Objective: Retype each entry below, keeping every character the same.

Dataset:
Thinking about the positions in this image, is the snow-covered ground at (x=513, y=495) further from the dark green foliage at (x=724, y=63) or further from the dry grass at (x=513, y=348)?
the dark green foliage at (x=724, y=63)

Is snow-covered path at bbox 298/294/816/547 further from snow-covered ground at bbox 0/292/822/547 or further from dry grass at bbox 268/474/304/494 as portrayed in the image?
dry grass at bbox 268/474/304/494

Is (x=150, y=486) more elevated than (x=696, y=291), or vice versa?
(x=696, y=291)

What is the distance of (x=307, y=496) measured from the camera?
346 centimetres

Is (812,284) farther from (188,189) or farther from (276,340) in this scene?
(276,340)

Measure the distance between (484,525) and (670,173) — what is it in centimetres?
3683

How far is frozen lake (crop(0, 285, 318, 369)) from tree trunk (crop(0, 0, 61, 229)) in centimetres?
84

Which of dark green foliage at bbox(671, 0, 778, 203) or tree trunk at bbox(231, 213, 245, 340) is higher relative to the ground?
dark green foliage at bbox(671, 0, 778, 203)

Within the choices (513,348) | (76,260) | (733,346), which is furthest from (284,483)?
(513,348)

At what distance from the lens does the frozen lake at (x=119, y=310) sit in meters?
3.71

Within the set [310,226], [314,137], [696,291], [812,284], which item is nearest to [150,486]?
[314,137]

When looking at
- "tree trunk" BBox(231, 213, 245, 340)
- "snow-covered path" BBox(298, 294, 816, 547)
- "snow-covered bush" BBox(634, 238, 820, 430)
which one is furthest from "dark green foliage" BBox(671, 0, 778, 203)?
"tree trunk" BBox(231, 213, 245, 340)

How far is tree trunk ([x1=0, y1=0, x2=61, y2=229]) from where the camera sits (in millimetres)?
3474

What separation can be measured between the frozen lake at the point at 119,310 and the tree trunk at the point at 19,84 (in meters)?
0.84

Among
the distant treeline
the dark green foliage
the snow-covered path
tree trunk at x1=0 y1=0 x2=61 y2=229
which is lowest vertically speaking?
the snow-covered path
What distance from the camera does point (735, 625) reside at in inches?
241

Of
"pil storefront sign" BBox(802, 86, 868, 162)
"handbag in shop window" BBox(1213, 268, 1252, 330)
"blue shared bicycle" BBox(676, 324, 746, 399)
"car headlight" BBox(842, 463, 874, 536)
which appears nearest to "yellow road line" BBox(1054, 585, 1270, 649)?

Response to this exercise:
Thinking about the positions in this image, is the snow-covered ground at (x=513, y=495) further from the dark green foliage at (x=724, y=63) or further from the dry grass at (x=513, y=348)?
the dark green foliage at (x=724, y=63)

Is snow-covered path at bbox 298/294/816/547 further from snow-covered ground at bbox 0/292/822/547 or further from dry grass at bbox 268/474/304/494 as portrayed in the image?
dry grass at bbox 268/474/304/494

Is (x=150, y=486) more elevated than (x=696, y=291), or vice versa?
(x=696, y=291)

What is the distance of (x=307, y=496) measured from the camera?
346 centimetres

Is (812,284) farther from (188,189) or farther from (276,340) in this scene?
(276,340)

Measure the distance between (484,525) and (670,173) — what is it in centimetres?
3683

How far is frozen lake (crop(0, 285, 318, 369)) from tree trunk (crop(0, 0, 61, 229)) in centimetres?
84

Which of dark green foliage at bbox(671, 0, 778, 203) or tree trunk at bbox(231, 213, 245, 340) is higher relative to the ground?
dark green foliage at bbox(671, 0, 778, 203)

Within the choices (513,348) | (76,260) | (733,346), which is furthest from (284,483)?
(513,348)

At what distance from the lens does the frozen lake at (x=119, y=310) sit in meters?
3.71

Within the set [310,226], [314,137], [696,291], [812,284], which item is nearest to [150,486]?
[314,137]

When looking at
- "tree trunk" BBox(231, 213, 245, 340)
- "snow-covered path" BBox(298, 294, 816, 547)
- "snow-covered bush" BBox(634, 238, 820, 430)
which one is furthest from "dark green foliage" BBox(671, 0, 778, 203)?
"tree trunk" BBox(231, 213, 245, 340)

How far is tree trunk ([x1=0, y1=0, x2=61, y2=229]) from where the camera sits (in millimetres)?
3474

What separation can be measured between the frozen lake at the point at 119,310 and the tree trunk at the point at 19,84 (in meters)?
0.84

Among
the distant treeline
the dark green foliage
the snow-covered path
tree trunk at x1=0 y1=0 x2=61 y2=229
which is lowest vertically speaking?
the snow-covered path
What distance from the camera does point (735, 625) reside at in inches?
241

Of
"pil storefront sign" BBox(802, 86, 868, 162)
"handbag in shop window" BBox(1213, 268, 1252, 330)
"blue shared bicycle" BBox(676, 324, 746, 399)
"car headlight" BBox(842, 463, 874, 536)
which appears nearest to "yellow road line" BBox(1054, 585, 1270, 649)?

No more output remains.